▸ TEXTO DE REFERENCIA
┄┄┄┄┄┄

Es muy preocupante que los más recientes estudios e investigaciones en torno a la enseñanza escolar de la Historia no pongan atención en qué se está enseñando, pero sí mucho interés en cómo se debería enseñar Historia. Y de existir estudios al respecto, se hacen en función del currículo y no en torno a la naturaleza del propio contenido histórico.
Sin duda, la coyuntura manda en nuestros días. Mientras convivimos con un pasado que se percibe como un viejo, erudito y pesado relato que ha desconectado de nuestro presente y que es incapaz de ayudarnos a proyectar e imaginar diferentes futuros. La Historia ha pasado de ser visionaria a ser la carcelaria de las utopías. Será precisamente en este radical tránsito donde queremos poner el acento, caracterizado por el paso de unos contenidos históricos, revolucionarios y utópicos, al asentamiento y acomodo de una Historia como legitima guardiana de la memoria y del pasado (en singular).
Y con esto no estamos diciendo qué debe volver la Historia del siglo XIX o XX, sino que debemos rescatar aquella postergada preocupación por el futuro de la mano de historiadores e historiadoras conscientes de su importante función social tanto en la actualidad como en el mundo del mañana.
Y para conseguir este noble y necesario objetivo requeriremos de importantes esfuerzos interdisciplinares, ya que un mundo complejo requiere de diagnósticos que se nutran de diversas líneas de investigación, conocimiento y enfoques analíticos. El establecimiento de alianzas entre las humanidades no puede ser más pertinente en los tiempos que corren, donde la oferta y la demanda, el marketing publicitario o el consumismo desenfrenado han contaminado el proceso de globalización hacia una sociedad atomizada que es cada vez más neurótica y menos reflexiva.

┄┄┄┄┄┄

▸ MATERIAL ADJUNTO
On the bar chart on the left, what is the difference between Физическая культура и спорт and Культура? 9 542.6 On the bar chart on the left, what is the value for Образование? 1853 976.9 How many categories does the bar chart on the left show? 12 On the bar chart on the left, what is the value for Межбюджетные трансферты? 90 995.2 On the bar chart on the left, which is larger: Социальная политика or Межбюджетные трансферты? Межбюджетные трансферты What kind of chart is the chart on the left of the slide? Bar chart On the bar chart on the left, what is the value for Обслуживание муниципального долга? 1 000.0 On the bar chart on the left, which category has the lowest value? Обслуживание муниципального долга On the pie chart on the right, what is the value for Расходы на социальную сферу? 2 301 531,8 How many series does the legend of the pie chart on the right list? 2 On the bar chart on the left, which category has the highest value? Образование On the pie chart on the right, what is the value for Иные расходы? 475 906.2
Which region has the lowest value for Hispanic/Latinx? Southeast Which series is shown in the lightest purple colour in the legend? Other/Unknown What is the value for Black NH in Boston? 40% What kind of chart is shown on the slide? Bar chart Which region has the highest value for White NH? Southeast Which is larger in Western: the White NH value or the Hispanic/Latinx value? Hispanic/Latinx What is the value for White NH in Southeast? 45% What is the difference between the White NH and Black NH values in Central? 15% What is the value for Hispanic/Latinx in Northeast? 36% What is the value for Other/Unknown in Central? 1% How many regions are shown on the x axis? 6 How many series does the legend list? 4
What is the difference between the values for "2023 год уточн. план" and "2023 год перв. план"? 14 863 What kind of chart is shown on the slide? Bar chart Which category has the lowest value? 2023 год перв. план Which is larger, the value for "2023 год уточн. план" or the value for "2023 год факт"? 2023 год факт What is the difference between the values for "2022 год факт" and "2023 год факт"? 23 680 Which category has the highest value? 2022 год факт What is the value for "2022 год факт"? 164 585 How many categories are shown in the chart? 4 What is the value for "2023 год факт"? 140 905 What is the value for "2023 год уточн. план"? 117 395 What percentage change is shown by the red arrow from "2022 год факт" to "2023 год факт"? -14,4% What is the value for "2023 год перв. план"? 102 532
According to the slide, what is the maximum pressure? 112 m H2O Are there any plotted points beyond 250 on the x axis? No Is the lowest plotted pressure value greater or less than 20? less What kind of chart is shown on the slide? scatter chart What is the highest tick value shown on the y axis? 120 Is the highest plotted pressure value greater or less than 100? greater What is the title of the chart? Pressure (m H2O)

┄┄┄┄┄┄

▸ INSTRUCCIONES
Prosigue el texto sobre la enseñanza escolar de la Historia a partir de su último párrafo. Para esta tarea no hace falta consultar el material.

▸ RESPUESTA
Pero la Historia no deja de padecer síntomas similares. Una Historia anclada en narrativas axiomáticas, unilineales y cada vez más enfocadas al dato concreto, la fecha específica y al personaje ilustre. Sin duda podemos decir que esta Historia ha cumplido con su propósito inicial conforme al Estado y a la nación. Pero ha abandonado, al mismo tiempo, su espíritu imaginativo, creativo y prospectivo. El saber del mañana no pasa por insistir en más Historia tal cual la conocemos hoy en día, sino en refundar la Historia como un espacio de pensamiento crítico libre del Estado, de la nación y del proyecto liberal decimonónico. La Historia debe conquistar el ethos de una disciplina analítica y reflexiva que sepa diagnosticar el presente y pensar los futuros, ante pasados que son igualmente diversos y plurales.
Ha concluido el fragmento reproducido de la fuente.